━━━━━ Quoted passage

Neurologists at NYU Langone’s Sarcoidosis Program have experience in diagnosing and treating neurosarcoidosis. This inflammatory condition affects about 5 to 10 percent of people with sarcoidosis. Neurologic symptoms of neurosarcoidosis may appear before other sarcoidosis symptoms, or they may be the only sign of sarcoidosis.

Symptoms vary depending on the part of the nervous system affected. When neurosarcoidosis affects the optic nerve, for example, patients may experience worsening vision in the affected eye and pain when it moves. Someone whose neurosarcoidosis affects the spinal cord may experience weakness, abnormal sensation, or difficulty emptying the bladder. When neurosarcoidosis affects the brain, it can lead to symptoms that may include seizures, vision problems, or difficulty with thinking and memory.

━━━━━━━━━━

▸ Task to carry out:
Copy out the entire neurosarcoidosis passage word for word.

━━━━━ Data provided

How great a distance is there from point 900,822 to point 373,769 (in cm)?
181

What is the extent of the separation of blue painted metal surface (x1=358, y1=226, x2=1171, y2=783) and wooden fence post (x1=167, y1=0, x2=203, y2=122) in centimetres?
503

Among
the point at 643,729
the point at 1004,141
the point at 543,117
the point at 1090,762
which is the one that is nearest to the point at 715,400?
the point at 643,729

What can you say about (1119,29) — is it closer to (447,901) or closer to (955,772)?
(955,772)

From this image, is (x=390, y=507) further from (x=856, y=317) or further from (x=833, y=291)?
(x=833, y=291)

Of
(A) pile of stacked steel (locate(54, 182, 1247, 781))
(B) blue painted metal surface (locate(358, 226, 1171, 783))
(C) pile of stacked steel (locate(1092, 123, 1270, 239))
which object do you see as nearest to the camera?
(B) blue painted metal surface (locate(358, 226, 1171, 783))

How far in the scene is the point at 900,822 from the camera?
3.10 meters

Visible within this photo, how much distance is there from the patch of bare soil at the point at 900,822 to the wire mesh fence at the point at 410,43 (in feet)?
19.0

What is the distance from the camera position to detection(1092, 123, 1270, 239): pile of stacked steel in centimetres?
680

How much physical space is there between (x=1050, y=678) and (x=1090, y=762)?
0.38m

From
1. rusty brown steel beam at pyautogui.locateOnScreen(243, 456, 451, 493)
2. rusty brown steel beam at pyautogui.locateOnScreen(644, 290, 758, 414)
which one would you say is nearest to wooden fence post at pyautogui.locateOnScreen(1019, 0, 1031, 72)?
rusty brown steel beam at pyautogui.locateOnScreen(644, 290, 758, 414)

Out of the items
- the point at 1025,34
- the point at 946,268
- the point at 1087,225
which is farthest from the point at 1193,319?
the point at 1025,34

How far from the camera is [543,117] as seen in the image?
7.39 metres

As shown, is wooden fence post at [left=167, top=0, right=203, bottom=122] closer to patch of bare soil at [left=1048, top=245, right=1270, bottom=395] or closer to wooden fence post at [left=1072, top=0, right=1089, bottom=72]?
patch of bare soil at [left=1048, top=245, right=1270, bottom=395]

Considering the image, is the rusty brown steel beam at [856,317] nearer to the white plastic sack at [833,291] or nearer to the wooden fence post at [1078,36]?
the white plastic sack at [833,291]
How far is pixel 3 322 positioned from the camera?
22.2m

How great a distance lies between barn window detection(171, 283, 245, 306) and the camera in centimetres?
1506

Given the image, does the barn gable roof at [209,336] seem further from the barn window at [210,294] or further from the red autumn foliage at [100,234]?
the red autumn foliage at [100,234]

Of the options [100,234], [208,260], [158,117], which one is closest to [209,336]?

━━━━━━━━━━

▸ Exercise solution:
Neurologists at NYU Langone’s Sarcoidosis Program have experience in diagnosing and treating neurosarcoidosis. This inflammatory condition affects about 5 to 10 percent of people with sarcoidosis. Neurologic symptoms of neurosarcoidosis may appear before other sarcoidosis symptoms, or they may be the only sign of sarcoidosis.

Symptoms vary depending on the part of the nervous system affected. When neurosarcoidosis affects the optic nerve, for example, patients may experience worsening vision in the affected eye and pain when it moves. Someone whose neurosarcoidosis affects the spinal cord may experience weakness, abnormal sensation, or difficulty emptying the bladder. When neurosarcoidosis affects the brain, it can lead to symptoms that may include seizures, vision problems, or difficulty with thinking and memory.